21,22 Onder geen beding mag u een gewijde paal of gewijde steen naast het altaar van de Here, uw God, plaatsen. Want de Here haat dat!’

Rechtspraak vanuit het heiligdom

17 ‘Offer nooit een ziek of gebrekkig rund of schaap aan de Here, uw God. Hij heeft een afkeer van zoʼn geschenk!

2,3 Als iemand in een van de dorpen of steden van uw land het verbond met God verbreekt door andere goden, de zon, de maan of de sterren te aanbidden—wat Ik streng verboden heb— controleer dit dan eerst zorgvuldig. Als er geen twijfel bestaat over de waarheid ervan, zal die man of vrouw buiten de stad worden gebracht en door steniging worden gedood. Maar breng nooit iemand ter dood als er maar één getuige tegen hem is, het moeten er minstens twee of drie zijn. De getuigen zullen de eerste stenen gooien, waarna alle mensen zullen meehelpen het vonnis te voltrekken. Op die manier zult u al het kwaad uit uw midden verwijderen.

Als u een zaak wordt voorgelegd, die te moeilijk voor u is—bijvoorbeeld als iemand schuldig is aan moord wanneer niet genoeg bewijs tegen hem bestaat of als inbreuk is gepleegd op iemands rechten—dan moet u met die zaak naar het heiligdom van de Here, uw God, gaan, naar de priesters en Levieten. De dienstdoende rechter zal over die zaak een uitspraak doen.

10 U moet handelen volgens de rechtspraak die vanuit het heiligdom wordt vastgesteld. Het vonnis moet nauwkeurig worden uitgevoerd. 11 En de straf die op deze wijze is bepaald, moet volledig worden uitgevoerd. 12 Als de beklaagde de beslissing van de priester of rechter, die door God in dit ambt is aangesteld, niet wil aanvaarden, krijgt hij de doodstraf. Zulke zondaars moeten uit Israël worden verbannen. 13 Als iedereen hoort wat er gebeurt met degene die Gods uitspraak durft tegen te spreken, zal men er wel voor oppassen nog eens een gerechtelijke uitspraak te betwisten.
■ ■ ■ ■ ■
> **OPDRACHT 1**
Selecteer alstublieft elke regel uit de records waarin de tekenreeks "nearer" voorkomt.
■ ■ ■ ■ ■
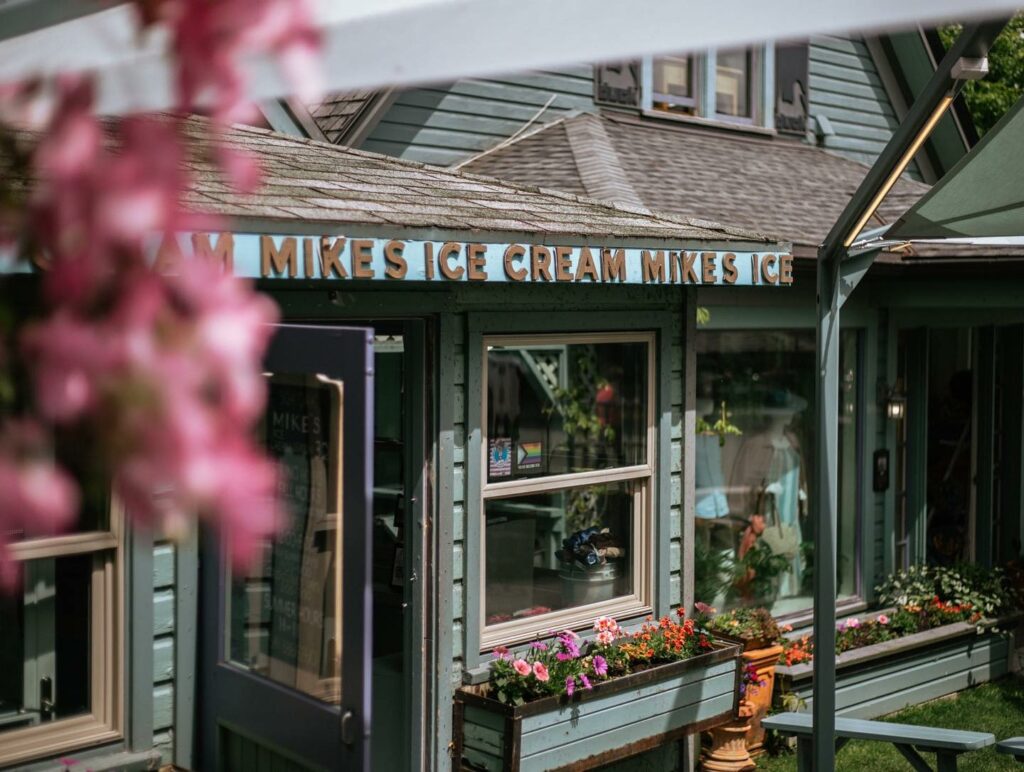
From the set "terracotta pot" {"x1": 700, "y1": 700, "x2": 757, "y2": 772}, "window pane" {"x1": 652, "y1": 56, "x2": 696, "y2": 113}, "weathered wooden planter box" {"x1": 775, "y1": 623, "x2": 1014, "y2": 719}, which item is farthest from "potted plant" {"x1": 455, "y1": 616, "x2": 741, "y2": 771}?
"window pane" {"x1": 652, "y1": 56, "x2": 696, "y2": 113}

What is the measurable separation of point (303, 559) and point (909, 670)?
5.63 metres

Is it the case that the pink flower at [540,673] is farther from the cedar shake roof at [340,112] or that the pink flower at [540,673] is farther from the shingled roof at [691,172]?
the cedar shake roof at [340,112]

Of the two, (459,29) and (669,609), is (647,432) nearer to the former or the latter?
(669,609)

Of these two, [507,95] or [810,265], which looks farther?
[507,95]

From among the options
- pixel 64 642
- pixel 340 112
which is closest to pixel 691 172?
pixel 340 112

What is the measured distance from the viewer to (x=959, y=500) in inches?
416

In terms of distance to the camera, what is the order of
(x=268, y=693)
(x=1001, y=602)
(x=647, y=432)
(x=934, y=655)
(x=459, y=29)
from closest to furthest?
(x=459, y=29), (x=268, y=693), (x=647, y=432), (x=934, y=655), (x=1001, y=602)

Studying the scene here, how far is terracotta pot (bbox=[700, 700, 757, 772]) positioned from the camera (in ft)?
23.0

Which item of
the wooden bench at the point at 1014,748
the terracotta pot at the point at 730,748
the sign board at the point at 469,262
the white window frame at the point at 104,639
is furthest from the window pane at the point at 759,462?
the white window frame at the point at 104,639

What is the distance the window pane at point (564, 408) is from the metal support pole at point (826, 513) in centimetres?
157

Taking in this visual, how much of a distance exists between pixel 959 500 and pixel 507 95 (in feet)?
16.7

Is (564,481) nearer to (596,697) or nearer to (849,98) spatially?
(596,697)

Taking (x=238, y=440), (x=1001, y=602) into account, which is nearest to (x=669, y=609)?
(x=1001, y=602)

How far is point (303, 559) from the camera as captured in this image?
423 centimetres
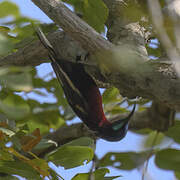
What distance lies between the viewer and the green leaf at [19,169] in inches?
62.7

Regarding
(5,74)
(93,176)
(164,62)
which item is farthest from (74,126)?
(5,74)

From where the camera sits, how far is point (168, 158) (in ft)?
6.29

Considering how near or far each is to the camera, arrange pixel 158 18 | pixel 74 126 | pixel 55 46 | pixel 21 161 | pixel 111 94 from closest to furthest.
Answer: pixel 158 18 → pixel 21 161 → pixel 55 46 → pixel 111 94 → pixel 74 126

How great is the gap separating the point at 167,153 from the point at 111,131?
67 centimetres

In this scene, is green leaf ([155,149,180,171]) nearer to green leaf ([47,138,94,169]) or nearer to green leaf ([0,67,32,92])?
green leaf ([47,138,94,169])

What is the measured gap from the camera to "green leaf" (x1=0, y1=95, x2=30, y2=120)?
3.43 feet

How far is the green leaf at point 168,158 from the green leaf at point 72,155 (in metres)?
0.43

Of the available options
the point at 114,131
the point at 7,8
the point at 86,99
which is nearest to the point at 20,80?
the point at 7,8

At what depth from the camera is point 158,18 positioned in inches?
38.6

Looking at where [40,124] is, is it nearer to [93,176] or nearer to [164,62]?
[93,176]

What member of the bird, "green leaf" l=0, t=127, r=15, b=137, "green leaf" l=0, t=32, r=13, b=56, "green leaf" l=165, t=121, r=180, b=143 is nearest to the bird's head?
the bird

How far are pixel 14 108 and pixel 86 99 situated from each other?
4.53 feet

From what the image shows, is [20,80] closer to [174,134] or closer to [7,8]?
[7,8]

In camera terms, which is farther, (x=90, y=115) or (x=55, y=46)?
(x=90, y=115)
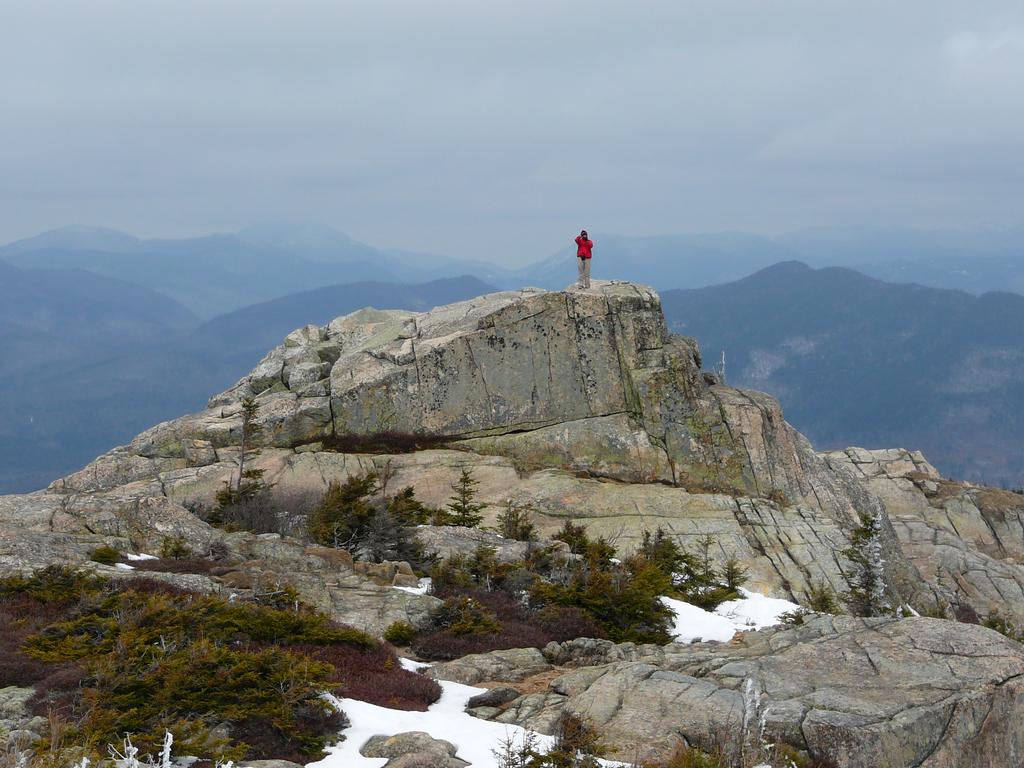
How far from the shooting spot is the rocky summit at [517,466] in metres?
■ ■ ■ ■ ■
> **OPDRACHT 2**
Wijzig in de gegeven tekst het deel vanaf "21,22 Onder geen beding" tot en met "van zoʼn geschenk!". Vervang daarin "schaap" door "geit" en geef dat deel opnieuw weer.

> **RESULTAAT OPDRACHT 1**
Of the two, (459,29) and (669,609), is (647,432) nearer to the former or the latter?
Is (564,481) nearer to (596,697) or nearer to (849,98) spatially?
In this scene, is green leaf ([155,149,180,171]) nearer to green leaf ([47,138,94,169]) or nearer to green leaf ([0,67,32,92])?
Looking at where [40,124] is, is it nearer to [93,176] or nearer to [164,62]?

> **RESULTAAT OPDRACHT 2**
21,22 Onder geen beding mag u een gewijde paal of gewijde steen naast het altaar van de Here, uw God, plaatsen. Want de Here haat dat!’

Rechtspraak vanuit het heiligdom

17 ‘Offer nooit een ziek of gebrekkig rund of geit aan de Here, uw God. Hij heeft een afkeer van zoʼn geschenk!